銀盤カレイドスコープ〈vol.5〉ルーキー・プログラム:Candy candy all my rules (集英社スーパーダッシュ文庫)

銀盤カレイドスコープ〈vol.5〉ルーキー・プログラム:Candy candy all my rules (集英社スーパーダッシュ文庫)
 リンク元の記録を見て少し後ろめたくなったので、一応ネタバレに配慮しつつ簡単な感想を。
 もうすっかり有名になった銀盤カレイドスコープの、五冊目です。トップクラスのアイススケーターになった桜野タズサと、イギリスから来たアイドル兼新人スケーターのキャンディとのお話。今までは尊大ながらも挑戦者だったタズサが、今度は王者として待ち受けます。だからといって彼女の何が変わるわけでもないのですが。

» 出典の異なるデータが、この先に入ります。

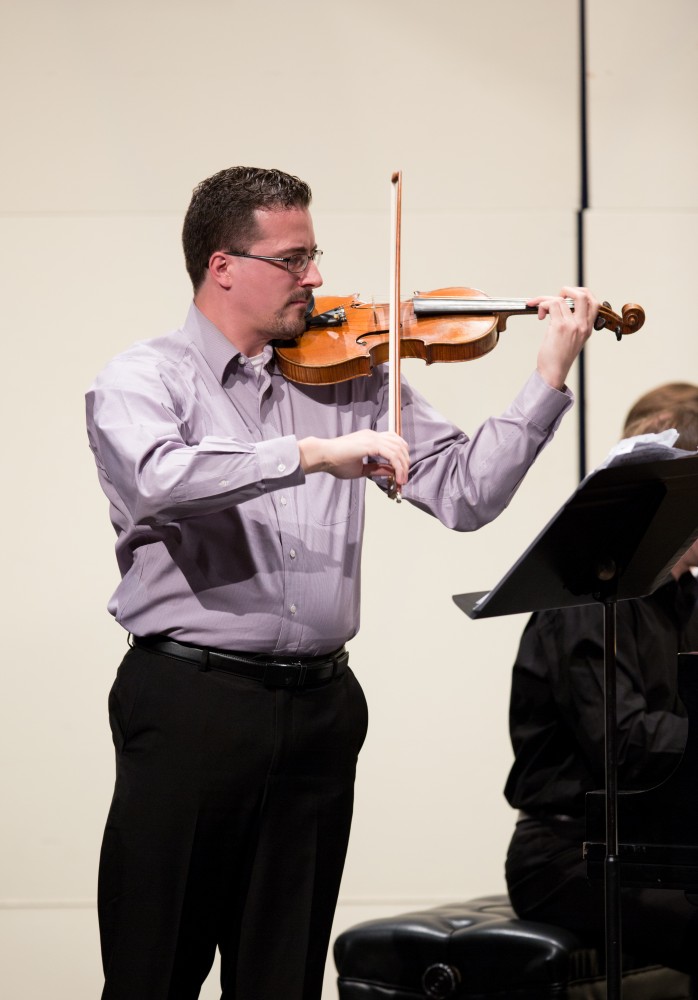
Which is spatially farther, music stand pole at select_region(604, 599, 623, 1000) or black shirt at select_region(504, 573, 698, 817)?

 銀盤カレイドスコープらしい軽快な語り口と、感情表現。やや薄めの文章も、相変わらず。決して悪くは無かったものの、一・二巻の時のインパクトはありませんでした。ひっかかりを覚えたのはキャンディの性格と、タズサの恋愛がらみの二点。全体的な展開は先読みしやすいものの、読みやすさや安定感重視と見れば、この作品にとっては傷ってほどのものではないでしょう。
 恋愛関係で違和感を覚えたのは、最初の恋はさておき三巻のそれがさほど重いものに思えなかったからかな。もう一つ。前回のタズサの傷と、今回の彼のものと。ほとんど同じですよね。お互い、今まで得られなかったものが得られるかもしれない。そこで何故ひいてしまうんだろう。三巻での恋そのものにあまり納得いってないので、タズサが断ることそのものは自然に思えるのですが、そこまでの彼女の心情にどこか不自然さを感じました。 
 そういえば私はあんまりスポーツ全般詳しくないんですが、フィギュアスケートってあんなに物語性があるものなんでしょうか。小説の表現として文句があるわけではないんですが、実際はどうなんだろう、とちょっとした疑問。
 タズサの一番の本質は、負けず嫌いとかじゃなくて自分の価値観に忠実なことのように思う。

 うーん、結局批判めいてしまった。八章以降の雰囲気は好きでした。ずいぶん中途半端なところで終わりましたが、これが前編なのかな。